For the 2011 and 2012 seasons, he was a first-team safety. In 2011, the 5-foot-11, 195-pound Benton led UK in pass breakups with seven. The former walk-on went on full football scholarship.
Though the agricultural economics major came to Lexington with no intention of becoming a coach, he is, in retrospect, grateful from a coaching perspective to have experienced the Kentucky program when things were going well and when things were going south.
When the Kentucky program started to struggle, it led to coaching staff shuffles.
“So I had the opportunity to learn from several different coaches,” Benton says. “Seeing (different ways) they operate, how they work X’s and O’s, how they communicate with other coaches and other players. It was kind of a blessing in disguise to put me where I am today.”
As his playing career at UK was winding down, Benton found out he was going to be a father. He decided to move home to Russellville to be near his daughter, Emery (now 8).
Moving home indirectly led Benton into high school football coaching. “At that time, my old high school coach, John Myers, was still (the coach) here at Russellville,” Benton says.
One day, Benton went to see his former coach. While conducting a practice, Myers was called away. He asked Benton to step in and explain the concept Myers had been teaching.
“(The players) picked it up real quick after me explaining,” Benton said. “Coach Myers said, ‘Mike, if you don’t have anything else going on, we’d love to have you back.’ Next thing I know, I am at every practice and every game. Literally since 2013, I have been on the (Russellville) sidelines.”
When Myers stepped down as Russellville head man to take a job with the Glasgow Independent Schools after the 2017 season, Benton — now a special-education teacher — was tabbed to replace him.
Benton’s first three seasons as Panthers head man yielded a 14-19 overall record with two playoff wins.
But this year, buoyed by five “super-seniors” taking advantage of the extra COVID-19 year of eligibility provided by the state legislature, Russellville has produced a magic season.
“I didn’t expect the number of them to come back who did,” Benton says of the fifth-year players. “But it’s just been great.”
In the run-up to Friday’s state title game, Benton says he has been swamped with congratulatory communications from ex-UK teammates. Gene McCaskill, AJ Nance, Morgan Newton and Raymond Sanders are only some of the ex-Cats to reach out.
Benton thinks the magnitude of coaching his high school alma mater in a state title game and doing it at the stadium where he played college football won’t fully impact him until he steps on the field Friday at the venue he won’t call “Kroger Field.”

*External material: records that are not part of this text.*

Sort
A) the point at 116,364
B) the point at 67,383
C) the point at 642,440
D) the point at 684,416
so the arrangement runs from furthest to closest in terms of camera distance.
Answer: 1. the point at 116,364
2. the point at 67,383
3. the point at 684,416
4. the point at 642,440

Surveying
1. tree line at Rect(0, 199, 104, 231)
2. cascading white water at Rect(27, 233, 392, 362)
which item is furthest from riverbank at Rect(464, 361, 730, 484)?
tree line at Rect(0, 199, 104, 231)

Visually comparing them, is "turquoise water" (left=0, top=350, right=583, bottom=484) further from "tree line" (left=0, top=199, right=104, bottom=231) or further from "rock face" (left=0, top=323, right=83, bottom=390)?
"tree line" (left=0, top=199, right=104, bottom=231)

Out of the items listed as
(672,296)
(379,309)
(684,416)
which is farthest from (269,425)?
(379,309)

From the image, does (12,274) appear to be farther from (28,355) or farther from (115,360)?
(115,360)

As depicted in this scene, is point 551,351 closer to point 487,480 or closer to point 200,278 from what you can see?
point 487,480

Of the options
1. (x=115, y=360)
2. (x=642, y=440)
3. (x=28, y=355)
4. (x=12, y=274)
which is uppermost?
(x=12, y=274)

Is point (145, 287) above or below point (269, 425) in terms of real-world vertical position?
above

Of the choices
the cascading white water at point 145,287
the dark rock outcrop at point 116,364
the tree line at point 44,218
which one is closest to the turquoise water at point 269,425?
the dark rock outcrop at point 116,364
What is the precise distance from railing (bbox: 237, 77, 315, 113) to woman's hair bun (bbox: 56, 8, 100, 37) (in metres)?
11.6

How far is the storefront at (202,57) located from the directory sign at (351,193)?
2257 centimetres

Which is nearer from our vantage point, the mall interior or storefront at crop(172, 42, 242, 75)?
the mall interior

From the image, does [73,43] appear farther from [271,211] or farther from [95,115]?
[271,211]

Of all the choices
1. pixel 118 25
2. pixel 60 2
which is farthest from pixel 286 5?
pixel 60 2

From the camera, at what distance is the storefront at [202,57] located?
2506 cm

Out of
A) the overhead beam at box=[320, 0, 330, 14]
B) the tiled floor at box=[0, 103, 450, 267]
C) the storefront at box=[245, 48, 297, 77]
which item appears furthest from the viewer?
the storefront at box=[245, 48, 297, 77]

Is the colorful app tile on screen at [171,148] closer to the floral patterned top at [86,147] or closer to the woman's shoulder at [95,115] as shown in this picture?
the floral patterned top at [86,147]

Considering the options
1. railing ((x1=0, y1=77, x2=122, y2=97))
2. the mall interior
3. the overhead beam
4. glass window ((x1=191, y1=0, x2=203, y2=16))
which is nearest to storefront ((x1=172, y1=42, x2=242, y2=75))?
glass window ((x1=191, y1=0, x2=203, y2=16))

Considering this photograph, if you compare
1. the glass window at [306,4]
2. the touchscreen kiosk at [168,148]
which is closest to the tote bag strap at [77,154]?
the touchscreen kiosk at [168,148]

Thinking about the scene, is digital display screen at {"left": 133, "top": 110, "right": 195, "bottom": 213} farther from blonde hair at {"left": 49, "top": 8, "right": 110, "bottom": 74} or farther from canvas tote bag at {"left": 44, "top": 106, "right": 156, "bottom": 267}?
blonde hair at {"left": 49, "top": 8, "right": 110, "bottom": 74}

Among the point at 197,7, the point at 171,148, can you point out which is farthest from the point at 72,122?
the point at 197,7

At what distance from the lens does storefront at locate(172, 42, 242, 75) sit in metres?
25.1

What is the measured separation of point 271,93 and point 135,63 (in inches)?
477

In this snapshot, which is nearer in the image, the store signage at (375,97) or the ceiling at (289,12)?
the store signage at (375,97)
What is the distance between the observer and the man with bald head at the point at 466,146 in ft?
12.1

“I think the moment I walk into that stadium and am able to get on the field and look up in the stands, it will hit me then,” Benton says. “It’s definitely very special.”
State championships
At Kroger Field in Lexington
Tickets: Available by advance sale digitally at KHSAAtickets.org. No walk-up paper tickets sold.
Online: Subscription required for live video stream at KHSAA.tv. Pay-per-view live HD video at Go.PrepSpin.com. Free audio stream at KHSAA.net.
FRIDAY’S GAMES
Class A: Pikeville (13-2) vs. Russellville (12-1), Noon
Class 2A: Beechwood (14-0) vs. Lexington Christian (14-0), 4 p.m.
Class 4A: Boyle County (13-1) vs. Johnson Central (12-2), 8 p.m.
SATURDAY’S GAMES
Class 3A: Belfry (8-6) vs. Paducah Tilghman (8-6), Noon
Class 5A: Frederick Douglass (13-1) vs. South Warren (13-1), 4 p.m.
Class 6A: Male (13-0) vs. St. Xavier (13-1), 8 p.m.